Auch in der Nähe der US-Botschaft waren schwere Explosionen und Schüsse zu hören. Die US-Vertretung teilte ebenso wie die britische Botschaft später mit, alle Mitarbeiter seien unverletzt in Sicherheit gebracht worden. Mehrere Kämpfer versuchten nach Behördenangaben zudem, das Parlament in Kabul zu stürmen, wurden aber von Sicherheitskräften überwältigt.

Ein Mitarbeiter von Präsident Hamid Karsai sagte, dieser sei ebenfalls in Sicherheit gebracht worden. Aus Geheimdienstkreisen hieß es, zwei mit Sprengstoff bewaffnete Männer und ein weiterer Angreifer hätten das Haus vom Mohammed Karim Chalili, einem Stellvertreter Karsais, im Visier gehabt, seien aber gefasst worden.

Deutsche Abzugspläne stehen

Westerwelle bekräftigte die Abzugspläne für die Bundeswehr. Der internationale Kampfeinsatz dort soll 2014 enden.
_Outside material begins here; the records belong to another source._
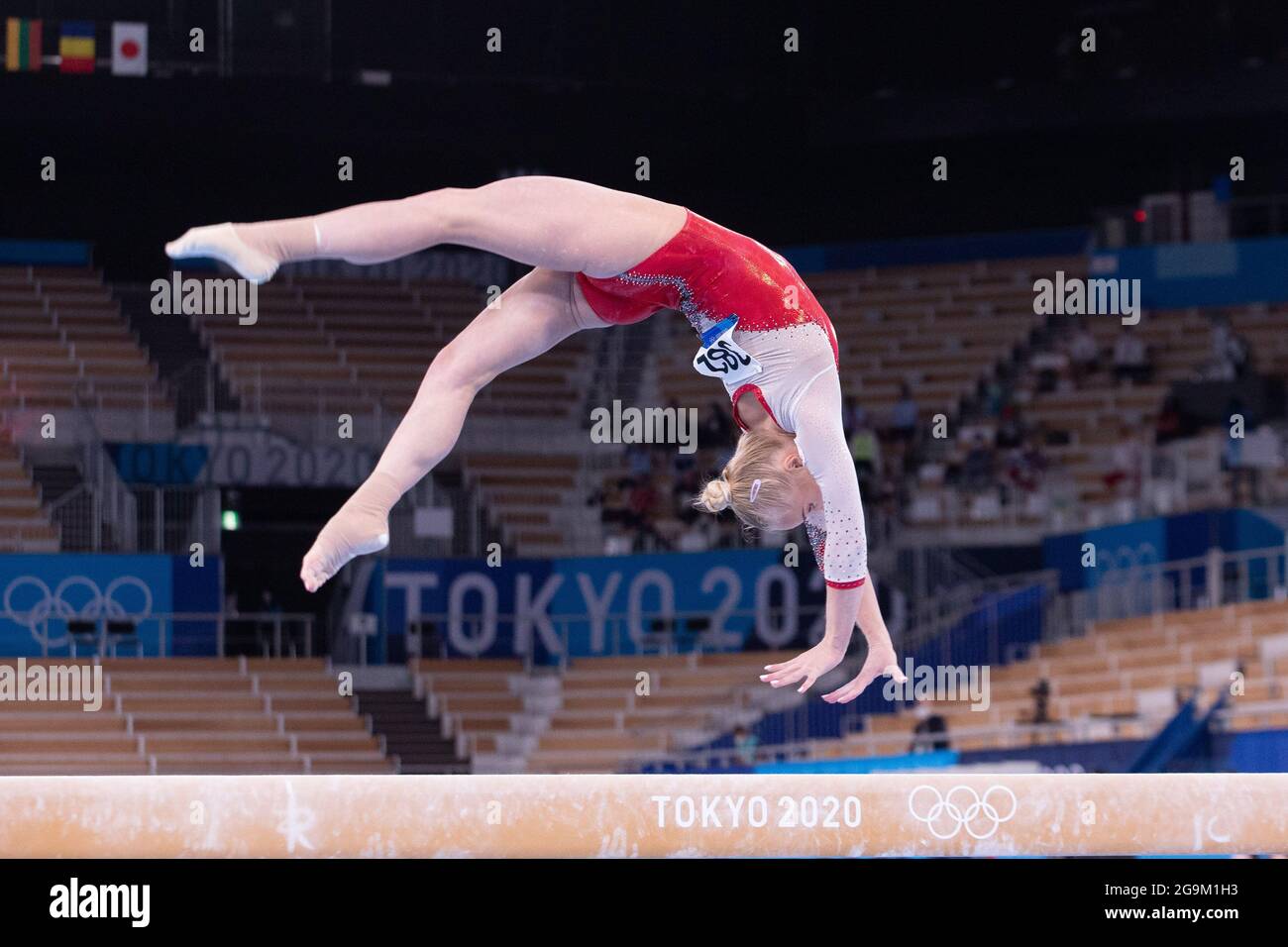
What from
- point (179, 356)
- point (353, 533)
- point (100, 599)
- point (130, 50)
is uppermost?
point (130, 50)

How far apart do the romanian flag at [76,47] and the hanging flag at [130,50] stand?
0.17 metres

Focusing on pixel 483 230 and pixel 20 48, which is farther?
pixel 20 48

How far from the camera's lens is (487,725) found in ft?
38.5

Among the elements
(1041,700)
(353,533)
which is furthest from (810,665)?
(1041,700)

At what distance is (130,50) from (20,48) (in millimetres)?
767

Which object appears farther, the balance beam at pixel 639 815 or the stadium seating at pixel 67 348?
the stadium seating at pixel 67 348

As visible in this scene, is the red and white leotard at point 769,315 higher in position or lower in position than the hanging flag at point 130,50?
lower

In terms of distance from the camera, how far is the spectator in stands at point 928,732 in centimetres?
1023

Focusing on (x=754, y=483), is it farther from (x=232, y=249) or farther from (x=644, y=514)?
(x=644, y=514)

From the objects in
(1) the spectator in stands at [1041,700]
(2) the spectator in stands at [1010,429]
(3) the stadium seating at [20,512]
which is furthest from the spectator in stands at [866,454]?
(3) the stadium seating at [20,512]

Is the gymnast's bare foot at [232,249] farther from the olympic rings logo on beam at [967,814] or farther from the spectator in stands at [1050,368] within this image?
the spectator in stands at [1050,368]

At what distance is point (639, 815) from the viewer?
662 centimetres
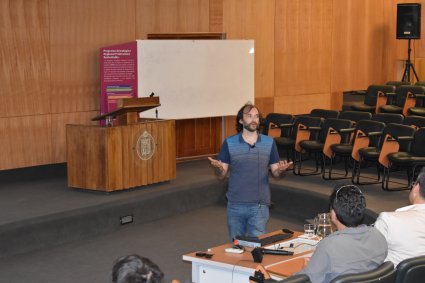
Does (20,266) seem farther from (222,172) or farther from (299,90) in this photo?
(299,90)

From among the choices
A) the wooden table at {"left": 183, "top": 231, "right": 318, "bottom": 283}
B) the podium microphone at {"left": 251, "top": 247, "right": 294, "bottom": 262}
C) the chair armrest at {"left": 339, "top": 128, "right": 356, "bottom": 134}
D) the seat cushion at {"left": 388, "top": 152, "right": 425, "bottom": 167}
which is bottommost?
the wooden table at {"left": 183, "top": 231, "right": 318, "bottom": 283}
Man müsse sich zwar "auf weitere Rückschläge einstellen". Dennoch sei es richtig, den Prozess der Übergabe der Sicherheitsverantwortung fortzusetzen und die Abzugsperspektive umzusetzen: "Für uns steht fest: Wir werden der Gewalt der Terroristen nicht nachgeben." Die Angriffe dürften auch einen friedlichen Aufbau nicht behindern. "Die Terroristen dürfen nicht obsiegen."

Die Taliban bekannten sich zu den Angriffen in Kabul und den Provinzhauptstädten. Taliban-Sprecher Sabiullah Mudschahid sagte, Dutzende Kämpfer seien an den Operationen beteiligt. Die Taliban wollten ihre Stärke beweisen, nachdem sie von Nato-Truppen als geschwächt bezeichnet worden seien, sagte Mudschahid. Die Angriffe markierten den Beginn der Frühjahrsoffensive der Taliban gegen die ausländischen Truppen und die afghanischen Sicherheitskräfte.

In Kabul verschanzten sich Selbstmordkommandos in Baustellen am Parlament und im Botschaftsviertel. Ähnlich waren die Aufständischen bereits im vergangenen September vorgegangen, als sie von einer Hochhaus-Baustelle aus etwa 20 Stunden lang das Hauptquartier der Isaf und die US-Botschaft in Kabul beschossen.

Abgeordnete erwidern Feuer

Bei den Gefechten am Parlament griffen auch Abgeordnete ein. Ein Abgeordneter, der anonym bleiben wollte, sagte, manche Parlamentarier hätten das Feuer auf die Angreifer erwidert. Kabuls Polizeisprecher Haschmat Staniksai sagte, in der Innenstadt hätten die Aufständischen von einer Baustelle neben einem Hotel aus auf die nahe gelegenen Botschaften geschossen. Zunächst hatte die Polizei mitgeteilt, die Angreifer hätten das Hotel selber gestürmt.

Aus Sicherheitskreisen hieß es, auch die japanische Botschaft seit bei dem Beschuss beschädigt worden. Eine Granate sei auf dem Gelände der russischen Botschaft detoniert. Auch die britische Botschaft - die an die deutsche Botschaft angrenzt - sei mit einer Panzerfaust beschossen worden. Der nahe gelegene Präsidentenpalast sei nicht beschädigt worden.

Die Taliban verüben immer wieder spektakuläre Kommandoaktionen, bei denen mehrere prominente Ziele gleichzeitig angegriffen werden. In den Wintermonaten flauen die Kämpfe in Afghanistan ab, im Frühjahr nehmen sie dann wieder an Schärfe zu.